When he sees headlines about bomb threats at Jewish centers across the U.S., Norman Feitelson has a feeling that he’s read this story before.
He knows that it ends after a great battle. In a concentration camp. Where he’s fighting to save the few lives that are still left.
Feitelson, a 92-year-old World War II veteran who helped liberate camps and now lives at New Haven’s Tower One/Tower East senior apartments, told that story Thursday afternoon at a ceremony recognizing and commemorating Yom HaShoah, or Holocaust Remembrance Day, before it is held next month in New Haven.
Proclaiming that “the people of New Haven should always remember … [and] remain eternally vigilant against tyranny,” Mayor Toni Harp signed a proclamation declaring April 23 to April 29 not just national days of remembrance, but local ones as well. The proclamation follows a 37-year-old precedent set by Congress.
Hovering over the event was the recent spate of attacks and threats on Jewish cemeteries, community centers and schools across the country, including here in Connecticut. Feitelson and other participants in Thursday’s ceremony announced that the rally cry of “never forget” had taken on new importance.
Drafted in June 1943, Feitelson watched as fellow soldiers, many of them Jewish, died in battle between 1943 and 1945. As the war neared its end, he had one final duty: performing what his superiors called “cleaning up” in Austria and Czechoslovakia with Company A of the 11th Regiment.
Near the then-Czechoslovakian border, he and his fellow soldiers were taken to Flossenbürg Concentration Camp, where only 1,600 survivors remained — those who had been too sick to follow the forced evacuation orders (also called “death marches”) of Nazi commanders in retreat toward the end of the war.
With Holocaust survivor Isidor Juda by his side Thursday, Feitelson recalled walking into the camp and watching a person from the town pass a row of 30 dead bodies, all women, heaped atop one another in the dirt.
A man still in the camp ambled toward Feitelson, recognizing an “H” that Feitelson said was on his uniform. He weighed no more than 58 pounds.
“Bist du a Yid?” he asked Feitelson. “Are you a Jew?”
Feitelson nodded. “I’m proud to be a Jew,” he responded in Yiddish.
He said he remains proud today — but is also fearful for the Jewish community. Each time he reads a newspaper or sees one of President Donald Trump’s Twitter outbursts, he said, he’s hit with a sickening sense of déjà vu.

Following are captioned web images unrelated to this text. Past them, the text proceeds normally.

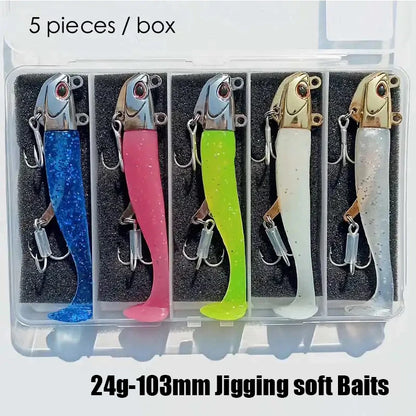 5pcs 24g/105mm Artificial soft Bait Lumious/Glow Mackerel Sea Bullet Bass Snapper Fishing Lure Wobblers Swimbait Jigging Baits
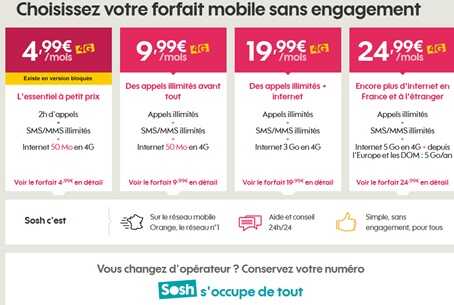 Sosh : Des forfaits sans engagement à partir de 4.99€ !
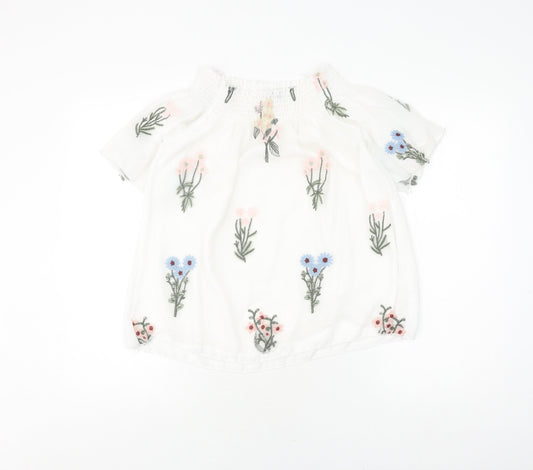 Quiz Women’s White Floral Embroidered Blouse, Size Small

He’s said he’s heartened by this week’s call by all 100 U.S. Senators for action against anti-semitic threats. He said he wants to see more of a response from the Trump administration. He sees the possibility of history repeating itself each time he hears a Holocaust denier speak up, he said — and that seems to happen more frequently.
“I’ve voted in 18 presidential elections, and I have never seen anything like this,” he said after the ceremony.
“Never forget the Shoah,” he said earlier from a podium at the front of the room, a catch in his throat.
Then he pounded the podium, his left arm striking it with a thud. “It can never happen again.”